Mariel de Jesus
In 1953, UNESCO (United Nations Educational, Scientific, and Cultural Organization) launched the Associated Schools Project Network (ASPnet) as a global network of more than 9,000 educational institutions in 180 countries. The ASPnet promotes UNESCO’s objective of Education for All with a specific focus on ensuring that both young people and adults have access to appropriate learning and life-skills programs, and improving all aspects related to the quality of education to see measured achievements and positive learning outcomes.

Member institutions around the world range from pre-schools, primary, secondary and vocational schools to teacher training institutions that support UNESCO’s priorities.
ASPnet recognizes that societies are becoming increasingly multicultural and multiethnic, and in response, seeks to establish meaningful intercultural dialogue between educators and students. Through this network, schools become the arena for fostering greater awareness of culture and heritage, and provide opportunities for collaboration and partnership. ASPnet makes possible links and common projects between schools in different countries and continents, thus contributing to UNESCO’s function as a catalyst for greater international cooperation.
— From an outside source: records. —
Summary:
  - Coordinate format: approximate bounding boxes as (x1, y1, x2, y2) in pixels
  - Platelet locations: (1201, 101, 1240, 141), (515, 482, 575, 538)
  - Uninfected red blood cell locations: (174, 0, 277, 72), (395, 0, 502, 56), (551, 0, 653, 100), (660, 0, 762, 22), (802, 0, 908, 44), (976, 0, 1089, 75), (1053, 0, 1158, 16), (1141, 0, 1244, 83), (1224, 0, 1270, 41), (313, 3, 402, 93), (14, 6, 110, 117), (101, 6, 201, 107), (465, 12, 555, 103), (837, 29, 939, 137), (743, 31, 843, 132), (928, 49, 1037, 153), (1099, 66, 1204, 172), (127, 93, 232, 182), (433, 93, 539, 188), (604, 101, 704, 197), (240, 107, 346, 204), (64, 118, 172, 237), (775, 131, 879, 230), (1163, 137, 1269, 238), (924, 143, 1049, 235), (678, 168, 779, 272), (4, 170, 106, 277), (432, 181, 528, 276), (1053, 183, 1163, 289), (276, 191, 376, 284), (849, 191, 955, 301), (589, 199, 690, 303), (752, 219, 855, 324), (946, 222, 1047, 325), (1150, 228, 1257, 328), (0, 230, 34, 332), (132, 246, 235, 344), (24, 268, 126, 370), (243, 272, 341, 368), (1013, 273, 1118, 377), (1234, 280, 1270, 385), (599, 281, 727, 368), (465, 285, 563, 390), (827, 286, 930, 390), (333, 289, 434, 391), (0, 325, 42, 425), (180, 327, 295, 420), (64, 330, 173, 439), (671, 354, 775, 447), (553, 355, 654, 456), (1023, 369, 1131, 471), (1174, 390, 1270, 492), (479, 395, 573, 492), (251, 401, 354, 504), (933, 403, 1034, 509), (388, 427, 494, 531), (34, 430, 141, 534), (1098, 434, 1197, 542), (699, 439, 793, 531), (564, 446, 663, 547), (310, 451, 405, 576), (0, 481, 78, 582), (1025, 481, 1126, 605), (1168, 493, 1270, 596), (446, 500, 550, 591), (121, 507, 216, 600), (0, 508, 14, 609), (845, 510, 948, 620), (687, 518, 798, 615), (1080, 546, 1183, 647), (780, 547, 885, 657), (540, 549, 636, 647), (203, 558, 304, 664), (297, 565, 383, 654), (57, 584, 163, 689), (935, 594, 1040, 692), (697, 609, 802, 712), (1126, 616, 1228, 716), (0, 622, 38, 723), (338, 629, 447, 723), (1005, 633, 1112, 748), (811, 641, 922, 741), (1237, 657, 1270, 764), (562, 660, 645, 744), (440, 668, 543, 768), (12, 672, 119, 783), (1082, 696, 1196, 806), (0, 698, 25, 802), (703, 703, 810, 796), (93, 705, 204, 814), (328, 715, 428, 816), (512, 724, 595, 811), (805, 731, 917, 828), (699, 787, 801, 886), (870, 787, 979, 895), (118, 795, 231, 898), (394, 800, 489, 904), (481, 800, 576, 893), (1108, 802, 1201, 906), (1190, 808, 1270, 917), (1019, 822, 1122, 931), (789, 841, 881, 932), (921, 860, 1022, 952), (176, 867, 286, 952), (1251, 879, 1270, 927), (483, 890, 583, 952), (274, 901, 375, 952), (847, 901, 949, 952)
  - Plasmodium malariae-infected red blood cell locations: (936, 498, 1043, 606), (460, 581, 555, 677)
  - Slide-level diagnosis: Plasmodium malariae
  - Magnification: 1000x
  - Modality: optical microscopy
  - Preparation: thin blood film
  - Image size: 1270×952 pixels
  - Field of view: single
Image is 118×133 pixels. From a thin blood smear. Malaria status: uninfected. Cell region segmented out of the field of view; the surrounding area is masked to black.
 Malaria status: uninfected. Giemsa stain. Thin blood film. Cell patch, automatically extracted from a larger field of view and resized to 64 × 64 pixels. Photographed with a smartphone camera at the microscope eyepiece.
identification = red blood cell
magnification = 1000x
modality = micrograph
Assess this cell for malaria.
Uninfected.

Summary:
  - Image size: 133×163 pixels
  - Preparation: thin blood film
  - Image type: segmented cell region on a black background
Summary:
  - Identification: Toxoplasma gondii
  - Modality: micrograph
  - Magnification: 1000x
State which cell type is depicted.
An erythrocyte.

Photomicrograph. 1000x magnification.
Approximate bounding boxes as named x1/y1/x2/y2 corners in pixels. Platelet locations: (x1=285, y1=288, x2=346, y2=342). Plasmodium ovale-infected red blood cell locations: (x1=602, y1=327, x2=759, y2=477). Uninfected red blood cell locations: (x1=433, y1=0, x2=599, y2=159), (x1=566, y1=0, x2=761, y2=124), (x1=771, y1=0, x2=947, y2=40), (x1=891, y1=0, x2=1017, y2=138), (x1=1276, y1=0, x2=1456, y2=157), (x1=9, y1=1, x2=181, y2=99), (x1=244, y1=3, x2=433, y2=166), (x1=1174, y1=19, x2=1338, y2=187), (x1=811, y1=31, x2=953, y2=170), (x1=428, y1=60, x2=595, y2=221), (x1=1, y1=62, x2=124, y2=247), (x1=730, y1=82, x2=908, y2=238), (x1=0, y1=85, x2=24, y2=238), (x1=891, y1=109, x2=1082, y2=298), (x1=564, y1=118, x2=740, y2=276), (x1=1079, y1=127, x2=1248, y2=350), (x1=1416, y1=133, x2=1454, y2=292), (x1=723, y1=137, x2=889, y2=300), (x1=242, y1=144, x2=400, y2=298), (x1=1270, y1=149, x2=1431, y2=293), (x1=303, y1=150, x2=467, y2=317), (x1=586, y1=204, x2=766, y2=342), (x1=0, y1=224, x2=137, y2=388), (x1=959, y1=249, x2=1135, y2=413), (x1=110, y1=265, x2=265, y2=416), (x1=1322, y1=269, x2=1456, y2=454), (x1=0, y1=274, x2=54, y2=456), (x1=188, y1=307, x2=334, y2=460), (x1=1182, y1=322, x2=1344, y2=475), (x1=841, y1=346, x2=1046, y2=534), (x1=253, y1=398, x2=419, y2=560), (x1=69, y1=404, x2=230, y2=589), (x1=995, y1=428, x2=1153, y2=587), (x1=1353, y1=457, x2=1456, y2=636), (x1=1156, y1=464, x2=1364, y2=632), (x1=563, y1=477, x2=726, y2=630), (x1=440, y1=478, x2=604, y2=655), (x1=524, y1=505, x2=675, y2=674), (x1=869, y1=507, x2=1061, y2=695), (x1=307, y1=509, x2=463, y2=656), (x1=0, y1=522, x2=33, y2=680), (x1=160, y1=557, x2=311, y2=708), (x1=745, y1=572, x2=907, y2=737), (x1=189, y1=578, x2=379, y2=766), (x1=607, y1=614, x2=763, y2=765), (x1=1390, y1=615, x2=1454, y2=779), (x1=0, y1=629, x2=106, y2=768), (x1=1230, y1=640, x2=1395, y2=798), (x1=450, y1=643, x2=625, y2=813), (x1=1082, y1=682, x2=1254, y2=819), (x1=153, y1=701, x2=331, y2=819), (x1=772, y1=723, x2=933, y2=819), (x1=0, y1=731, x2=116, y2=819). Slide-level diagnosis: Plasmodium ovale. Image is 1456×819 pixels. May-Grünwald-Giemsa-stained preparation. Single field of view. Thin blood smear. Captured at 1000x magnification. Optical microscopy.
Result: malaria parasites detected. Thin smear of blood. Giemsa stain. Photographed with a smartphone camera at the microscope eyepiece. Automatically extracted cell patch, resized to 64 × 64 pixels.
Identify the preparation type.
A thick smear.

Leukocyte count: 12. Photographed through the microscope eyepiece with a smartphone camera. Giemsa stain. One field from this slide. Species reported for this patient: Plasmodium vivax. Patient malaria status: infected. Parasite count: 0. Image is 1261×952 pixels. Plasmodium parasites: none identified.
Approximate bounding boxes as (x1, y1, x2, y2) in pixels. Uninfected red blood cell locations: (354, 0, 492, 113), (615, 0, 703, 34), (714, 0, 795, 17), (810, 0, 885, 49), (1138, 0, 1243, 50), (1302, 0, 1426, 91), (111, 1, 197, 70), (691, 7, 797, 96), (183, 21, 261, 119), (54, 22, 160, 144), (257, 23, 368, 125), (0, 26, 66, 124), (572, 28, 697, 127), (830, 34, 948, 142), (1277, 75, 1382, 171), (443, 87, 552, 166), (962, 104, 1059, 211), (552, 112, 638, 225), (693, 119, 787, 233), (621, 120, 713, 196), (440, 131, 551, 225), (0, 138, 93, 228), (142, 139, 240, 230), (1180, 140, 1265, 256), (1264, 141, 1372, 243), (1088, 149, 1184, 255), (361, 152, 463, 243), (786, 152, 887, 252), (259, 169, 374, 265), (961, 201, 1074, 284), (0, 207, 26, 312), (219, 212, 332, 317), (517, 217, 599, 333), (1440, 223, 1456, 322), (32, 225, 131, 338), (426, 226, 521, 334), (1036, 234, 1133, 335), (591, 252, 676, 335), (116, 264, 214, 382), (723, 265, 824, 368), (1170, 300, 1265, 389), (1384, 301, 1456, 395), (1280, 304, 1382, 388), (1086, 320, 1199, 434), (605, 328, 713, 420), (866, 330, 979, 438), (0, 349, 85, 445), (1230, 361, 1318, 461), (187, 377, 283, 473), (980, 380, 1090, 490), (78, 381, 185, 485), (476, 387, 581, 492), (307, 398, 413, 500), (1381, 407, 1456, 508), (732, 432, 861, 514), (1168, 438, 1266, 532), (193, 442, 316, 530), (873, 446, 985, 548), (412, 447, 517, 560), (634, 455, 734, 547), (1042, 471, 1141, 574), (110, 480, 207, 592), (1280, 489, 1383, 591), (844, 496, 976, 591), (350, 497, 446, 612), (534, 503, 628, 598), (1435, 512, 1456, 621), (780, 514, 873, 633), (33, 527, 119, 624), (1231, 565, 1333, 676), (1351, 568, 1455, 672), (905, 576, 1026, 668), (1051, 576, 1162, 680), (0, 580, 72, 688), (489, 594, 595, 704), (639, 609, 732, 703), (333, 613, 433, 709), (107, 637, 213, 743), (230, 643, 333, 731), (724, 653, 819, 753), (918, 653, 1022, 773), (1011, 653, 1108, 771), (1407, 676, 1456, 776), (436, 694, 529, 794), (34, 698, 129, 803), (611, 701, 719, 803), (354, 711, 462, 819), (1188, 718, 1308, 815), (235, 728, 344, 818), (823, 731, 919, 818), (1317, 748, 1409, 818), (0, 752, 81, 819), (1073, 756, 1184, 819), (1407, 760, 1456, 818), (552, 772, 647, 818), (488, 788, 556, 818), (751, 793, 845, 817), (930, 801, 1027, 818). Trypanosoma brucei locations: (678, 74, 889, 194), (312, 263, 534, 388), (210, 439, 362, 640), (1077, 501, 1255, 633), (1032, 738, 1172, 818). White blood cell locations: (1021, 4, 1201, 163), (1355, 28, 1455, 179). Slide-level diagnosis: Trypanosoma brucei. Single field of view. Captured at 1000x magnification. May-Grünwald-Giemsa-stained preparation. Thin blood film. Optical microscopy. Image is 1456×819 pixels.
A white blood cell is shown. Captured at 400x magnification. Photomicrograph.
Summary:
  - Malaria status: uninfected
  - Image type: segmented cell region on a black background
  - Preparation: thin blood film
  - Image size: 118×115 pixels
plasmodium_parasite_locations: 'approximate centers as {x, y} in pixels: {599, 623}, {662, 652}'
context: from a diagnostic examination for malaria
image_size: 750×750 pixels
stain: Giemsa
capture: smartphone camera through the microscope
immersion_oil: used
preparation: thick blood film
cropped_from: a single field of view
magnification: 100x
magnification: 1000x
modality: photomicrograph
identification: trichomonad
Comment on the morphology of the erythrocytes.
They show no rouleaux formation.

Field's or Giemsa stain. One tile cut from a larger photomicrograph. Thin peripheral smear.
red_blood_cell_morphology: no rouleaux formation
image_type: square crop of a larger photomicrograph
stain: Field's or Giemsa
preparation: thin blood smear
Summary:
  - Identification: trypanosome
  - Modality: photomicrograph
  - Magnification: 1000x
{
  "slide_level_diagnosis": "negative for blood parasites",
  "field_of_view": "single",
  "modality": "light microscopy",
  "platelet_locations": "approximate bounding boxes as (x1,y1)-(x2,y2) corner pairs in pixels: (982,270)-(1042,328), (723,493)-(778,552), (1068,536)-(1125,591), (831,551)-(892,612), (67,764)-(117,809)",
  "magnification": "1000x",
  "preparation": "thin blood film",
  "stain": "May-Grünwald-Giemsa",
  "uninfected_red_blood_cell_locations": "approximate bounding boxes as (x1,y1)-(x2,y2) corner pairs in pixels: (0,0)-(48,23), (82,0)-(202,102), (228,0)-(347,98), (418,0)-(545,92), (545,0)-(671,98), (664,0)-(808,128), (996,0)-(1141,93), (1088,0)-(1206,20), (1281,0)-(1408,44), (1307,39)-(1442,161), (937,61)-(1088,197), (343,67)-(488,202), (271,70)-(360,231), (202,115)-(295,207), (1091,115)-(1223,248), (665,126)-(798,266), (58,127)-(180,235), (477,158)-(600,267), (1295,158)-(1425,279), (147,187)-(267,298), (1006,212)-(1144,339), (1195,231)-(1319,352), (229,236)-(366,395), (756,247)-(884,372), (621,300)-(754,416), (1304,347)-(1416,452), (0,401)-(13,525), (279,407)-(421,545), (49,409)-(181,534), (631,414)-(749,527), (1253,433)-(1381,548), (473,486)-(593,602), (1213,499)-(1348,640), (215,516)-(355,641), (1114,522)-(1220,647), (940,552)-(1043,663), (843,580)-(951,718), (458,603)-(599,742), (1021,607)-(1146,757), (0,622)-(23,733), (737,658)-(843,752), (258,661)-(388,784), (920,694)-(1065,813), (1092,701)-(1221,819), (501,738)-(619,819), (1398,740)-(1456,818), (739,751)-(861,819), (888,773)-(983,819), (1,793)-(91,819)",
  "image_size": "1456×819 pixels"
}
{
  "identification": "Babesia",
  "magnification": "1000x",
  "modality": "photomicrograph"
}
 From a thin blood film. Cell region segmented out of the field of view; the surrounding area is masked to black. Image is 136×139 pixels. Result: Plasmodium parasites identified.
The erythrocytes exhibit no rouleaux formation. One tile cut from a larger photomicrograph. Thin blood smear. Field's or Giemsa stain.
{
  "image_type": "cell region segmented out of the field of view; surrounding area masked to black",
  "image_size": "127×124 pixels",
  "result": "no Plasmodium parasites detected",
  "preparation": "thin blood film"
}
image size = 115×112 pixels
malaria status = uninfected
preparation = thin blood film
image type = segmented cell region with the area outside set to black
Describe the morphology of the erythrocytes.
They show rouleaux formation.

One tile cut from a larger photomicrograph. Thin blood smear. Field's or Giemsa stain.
Part of UNESCO’s education work highlights the link between language and education, specifically in its promotion of mother tongue-based bilingual or multilingual education (MLE). MLE allows communities to build on their language, culture, and experience, resulting in an approach that sustains local cultures and environments and improves educational quality.
UNESCO recognizes that mother tongue-based MLE is emerging as a global movement seeking to provide quality education for all. With mother tongue education seen as a critical input for development and revitalization of languages, the number of countries joining the MLE movement is rapidly increasing. This rising interest in MLE is supported by developments in theory and the actual practice of MLE in many schools globally, a large body of committed MLE practitioners and professionals around the world, and the active support of international organizations such as UNESCO and the World Bank.

The global partnerships that ASPNet schools engender and the continuous active support for MLE initiatives are critical in pursuing UNESCO’s ideals and pillars of learning for the 21st century, with schools, students, and educators learning to know, learning to do, learning to be, and learning to live together.
Ms Mariel de Jesus works with the Environmental Science for Social Change, a Jesuit research institution in the Philippines and is currently assisting the work in JCAP-Ecology.